= Reginald Alexander =

Reginald Gervase Alexander FLS (20 February 1847 – 14 February 1916) was a British medical doctor and authority on tuberculosis. After his death, he was recognized as the 15th Baron Cobham.

==Origins==
Reginald Gervase Alexander was the son of Dr. William Alexander of Blackwall Lodge, Halifax, West Yorkshire, Yorkshire (3 September 1806 – 13 April 1888), Fellow of the Royal College of Physicians of London and Justice of the Peace for the West Riding of Yorkshire, and his wife (married 4 October 1837) Emily Kirby (died 26 April 1862), daughter of Samuel Kirby of Grove House, Sheffield, West Riding of Yorkshire. He had an older brother, Arthur William Alexander (2 August 1843 – 15 February 1895), who died unmarried and without issue. His uncle Gervase Alexander (30 September 1802 – 23 September 1871) married his aunt Eliza Kirby on 16 October 1838, while his aunt Ellen Alexander (10 December 1803 – 27 September 1854) married John Clarke Prescott (died 16 May 1863) on 20 February 1839.

==Life==
In February 1857, he was admitted to Heath Grammar School, Halifax. In 1867, he was admitted to St John's College, Cambridge. He graduated from the University of Cambridge, with a Master of Arts degree and from the University of Edinburgh, as a Doctor of Medicine, and became a Fellow of the Linnean Society of London.

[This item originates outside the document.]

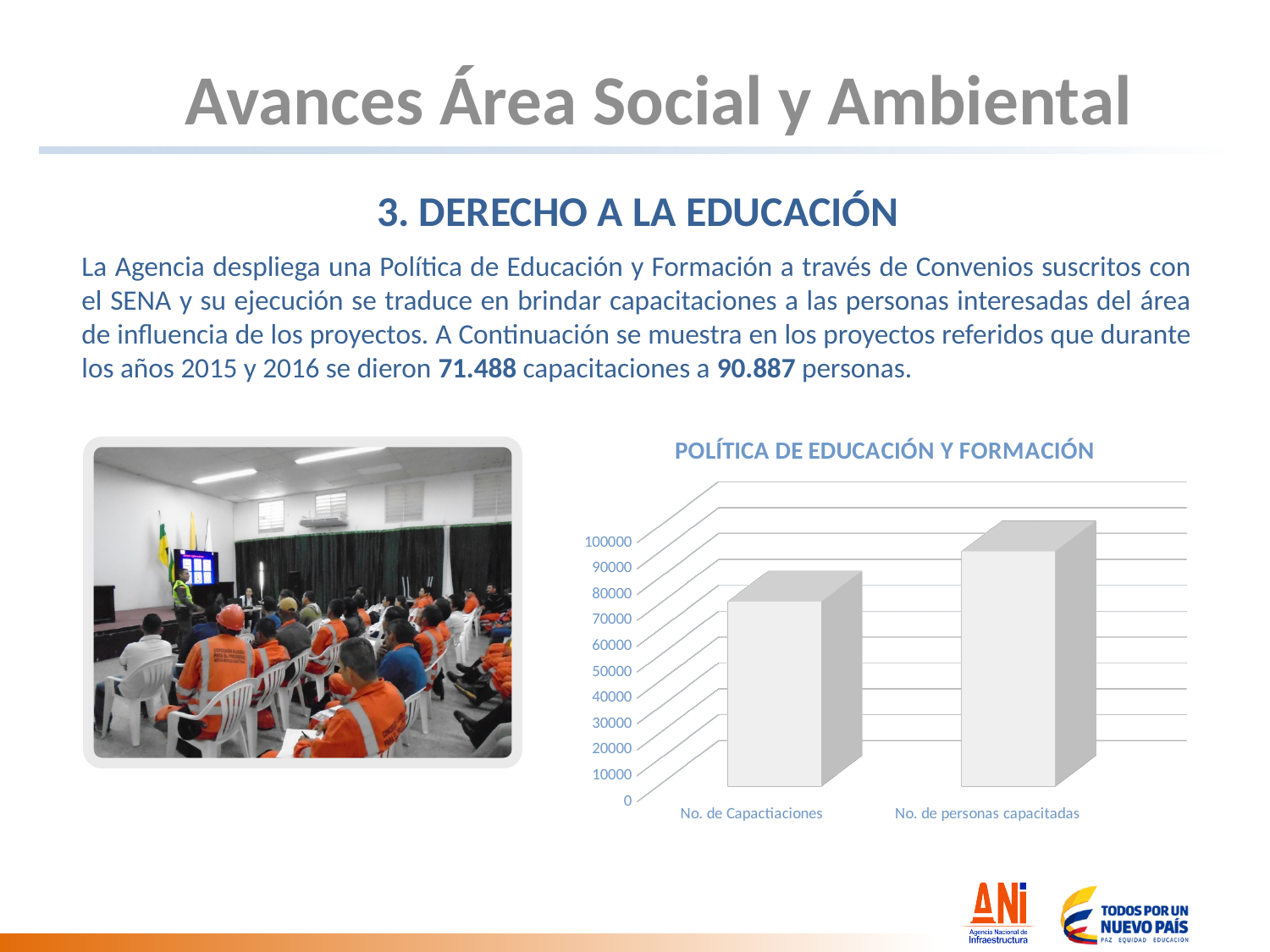
What is the highest tick value shown on the vertical axis of the chart? 100000 Do the bars rise or fall from left to right across the x axis? rise What kind of chart is shown on the slide? bar chart What is the title of the chart? POLÍTICA DE EDUCACIÓN Y FORMACIÓN Which category has the highest bar in the chart? No. de personas capacitadas Is the value for No. de Capactiaciones greater or less than 90000? less Which is larger, the bar for No. de Capactiaciones or the bar for No. de personas capacitadas? No. de personas capacitadas Is the value for No. de personas capacitadas greater or less than 80000? greater How many categories are plotted in the chart? 2 Which category has the lowest bar in the chart? No. de Capactiaciones Is the value for No. de Capactiaciones greater or less than 60000? greater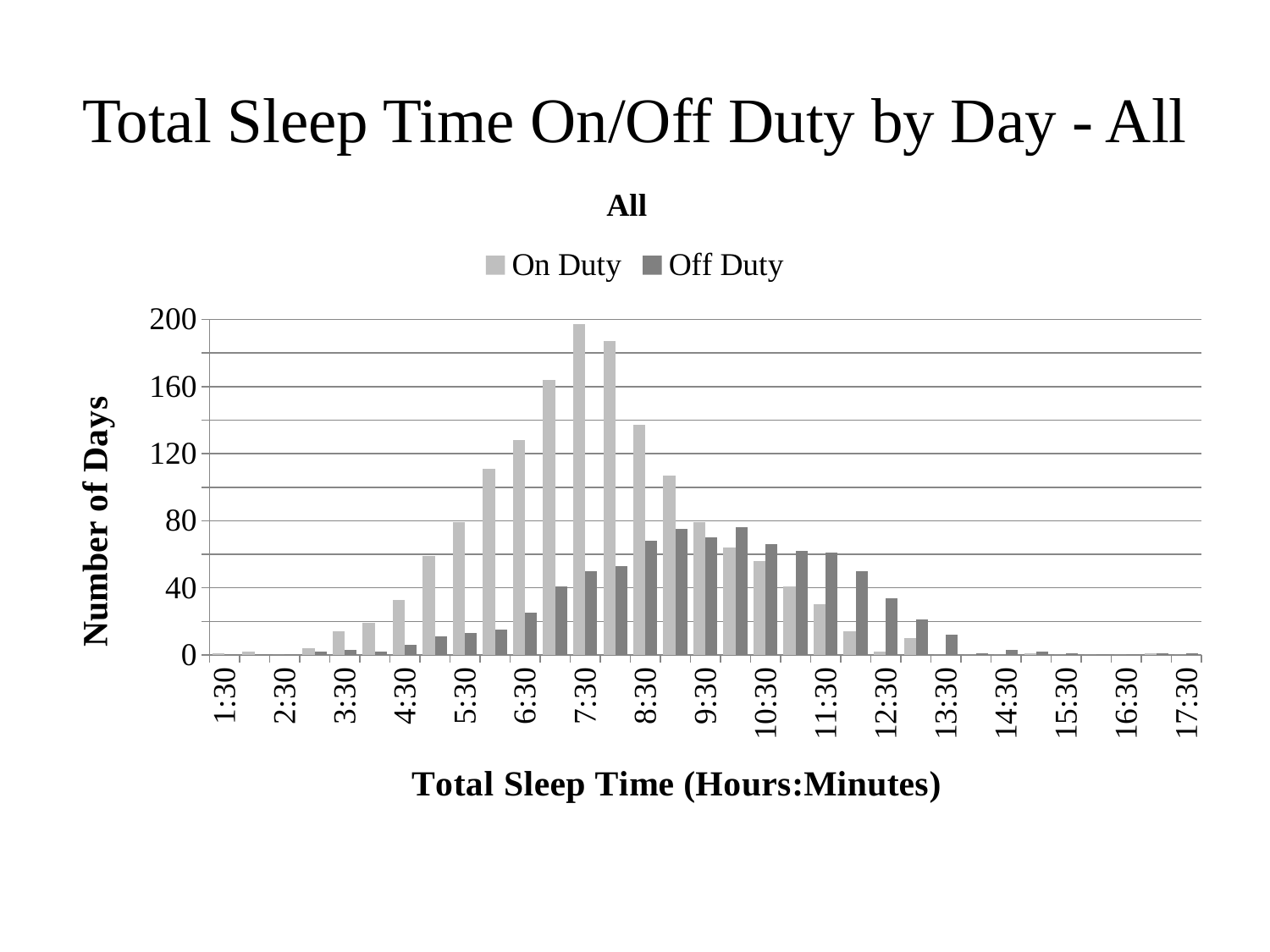
What are the two series named in the legend? On Duty and Off Duty How many series does the legend list? 2 Is the On Duty value at 8:30 greater or less than 120? greater At 11:30, which series has the larger value, On Duty or Off Duty? Off Duty Is the Off Duty value at 6:30 greater or less than 40? less What is the label of the vertical axis? Number of Days What kind of chart is shown on the slide? bar chart Is the Off Duty value at 10:30 greater or less than 40? greater Do the On Duty values rise or fall from 7:30 to 11:30? fall At which labeled sleep time is the On Duty bar highest? 7:30 At 6:30, which series has the larger value, On Duty or Off Duty? On Duty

The Committee for Privileges and Conduct of the House of Lords declared on 22 July 1912 that he was one of the co-heirs of the titles of Baron Burgh and Baron Cobham (of (Cobham, in) Kent) (except for the attainder), and on 11 May 1914 that he was one of the co-heirs of the title of Baron Strabolgi. He never had, however, the chance of succeeding in any of these titles, nominately to the Barony Cobham, since the attainder that had fallen on Henry Brooke, 11th Baron Cobham, in 1603, though finally removed in September 1916, was only lifted after his own death.

==Marriage and issue==
He married on 29 May 1879 Alicia Mary Greenwood (died 30 December 1913), daughter of John Greenwood of Castle Hall, Mytholmroyd, Calderdale, West Yorkshire, and had four children:
- Gervase Disney Alexander, 15th Baron Cobham (of Kent) (6 May 1880 – 10 June 1933)
- Hon. Mary Isabel Alexander (born 11 June 1882), who married twice, firstly on 27 April 1916 to John Leslie Morton Shaw (died 18 December 1925), son of John Edward Shaw, and secondly on 21 May 1927 John Bazley-White (died while on active service during World War II circa November 1940), son of John Bazley-White, without any issue from both marriages, and was granted the rank of a baron's daughter on 9 May 1917
- Robert Disney Leith Alexander, 16th Baron Cobham (of Kent) (23 April 1885 – 21 February 1951)
- Hon. Muriel Helen Alexander (born 15 March 1887), married on 4 March 1916 to John Edmund Burnett Thornely, son of Thomas Thornely, from Cambridge, and was granted the rank of a baron's daughter on 9 May 1917. Their two sons became the heirs in abeyance of their maternal uncle the 16th Baron:
  - Gervase Michael Cobham Thornely (born 1918 Hampstead, County of London), married on 5 April 1954 in Kensington, County of London to Jennifer Margary Scott, daughter of Sir Charles Hilary Scott (27 March 1906 – 9 April 1991) and Beatrice Margery Garrad ((6 June 1907 – 1998) – daughter of Reverend Canon Robert Garrad (1874 – 6 Nov 1947) and Florence Beatrice Hoyle (1880 – 27 January 1961)). They raised four children – two sons and two daughters.
  - John Alexander Cobham Thornely (1921 Hampstead, County of London – 31 January 1966 Hove, East Sussex), unmarried and without issue.